The distribution of signals such as spike trains is naturally modeled through stochastic processes where the probability of future states depend on the pattern of past spikes. Mathematically, this corresponds to distributions *conditioned on the past*. From a signal-theoretic point of view, however, one could wonder whether a more efficient description could be obtained through the simultaneous conditioning of past *and* future. Furthermore, such a formalism could be appropriate when discussing string without a particular “time” order, such as the distribution of DNA nucleotides, or even issues related to anticipation and prediction in neuroscience. On the mathematical level this double conditioning would correspond to a Gibbsian description analogous to the one adopted in statistical mechanics. In this talk I will introduce and contrast both approaches -process and Gibbsian based- reviewing existing results on scope and limitations of them.

Robert Morris (IMPA, Rio de Janeiro)

Title: Monotone cellular automata (slides)

Abstract:

Cellular automata are interacting particle systems whose update rules are local and homogeneous. Since their introduction by von Neumann almost 50 years ago, many particular such systems have been investigated, but no general theory has been developed for their study, and for many simple examples surprisingly little is known. Understanding their (typical) global behaviour is an important and challenging problem in statistical physics, probability theory and combinatorics.
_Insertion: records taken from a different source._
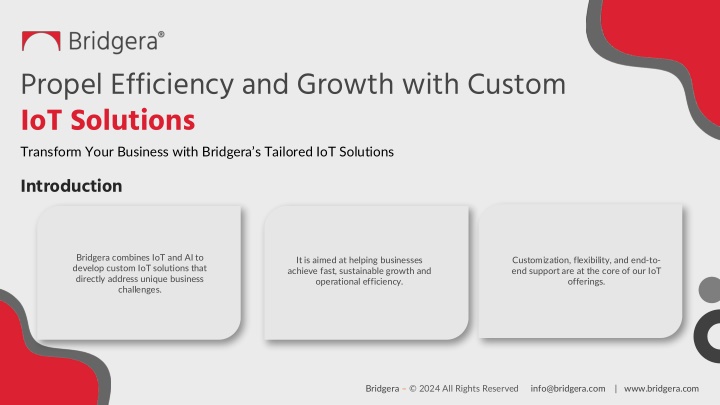 Bridgera®

Propel Efficiency and Growth with Custom IoT Solutions

Transform Your Business with Bridgera's Tailored IoT Solutions

Introduction

Bridgera combines IoT and AI to develop custom IoT solutions that directly address unique business challenges.

It is aimed at helping businesses achieve fast, sustainable growth and operational efficiency.

Customization, flexibility, and end-to-end support are at the core of our IoT offerings.

Bridgera – © 2024 All Rights Reserved info@bridgera.com | www.bridgera.com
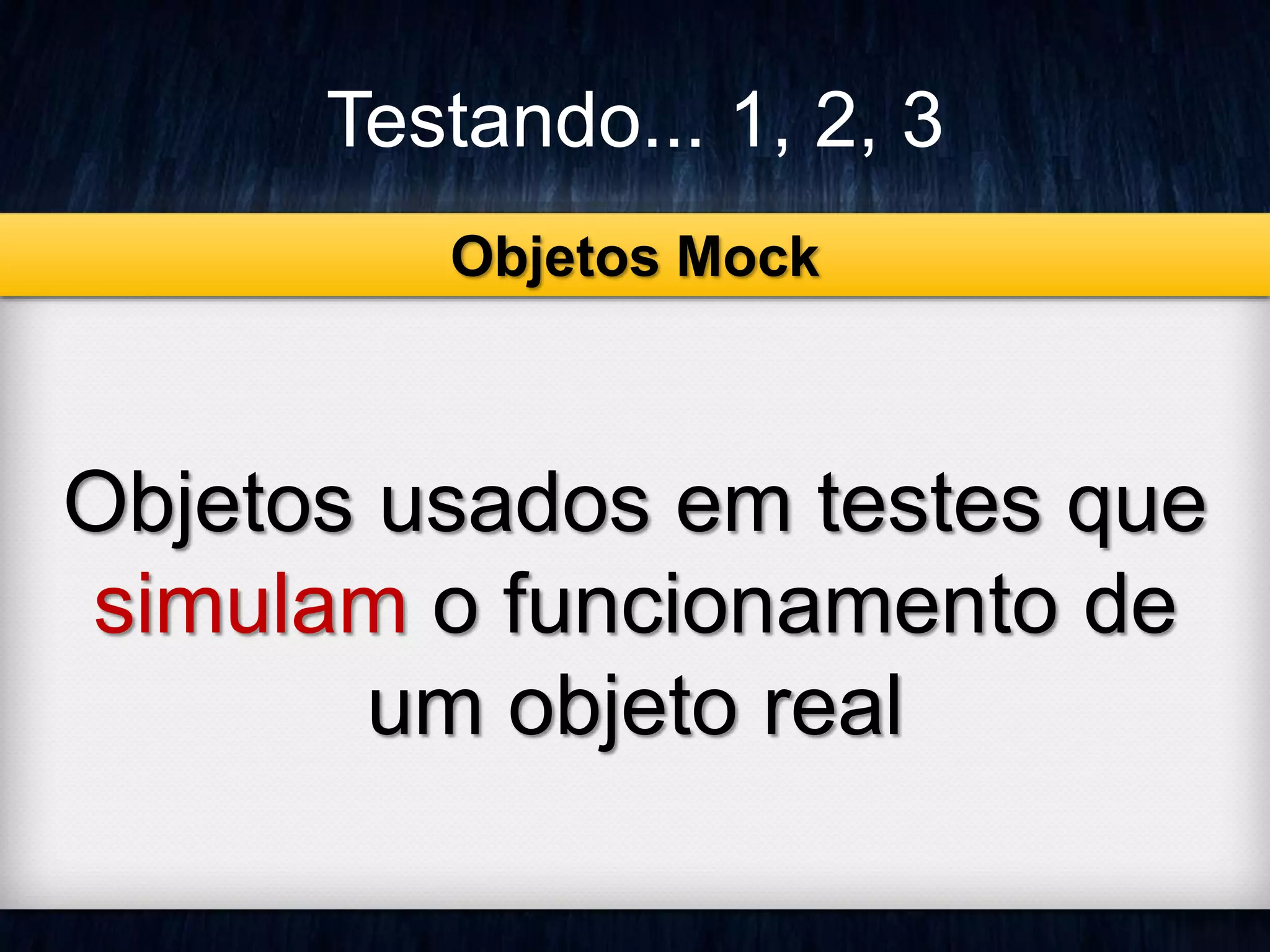 Testando... 1, 2, 3

Objetos Mock

Objetos usados em testes que simulam o funcionamento de um objeto real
In this talk I will outline some recent progress in understanding the behaviour of a particular (large) family of monotone cellular automata – those which can naturally be embedded in d-dimensional space – with random initial conditions. For example, in the case where a site updates (from inactive to active) if at least r of its neighbours are already active, these models are known as bootstrap percolation, and have been extensively studied for various specific underlying graphs. Apart from their inherent mathematical interest, the study of these processes is motivated by their close connection to models in statistical physics, and I will discuss some applications to a family of models of the liquid-glass transition known as kinetically constrained spin models.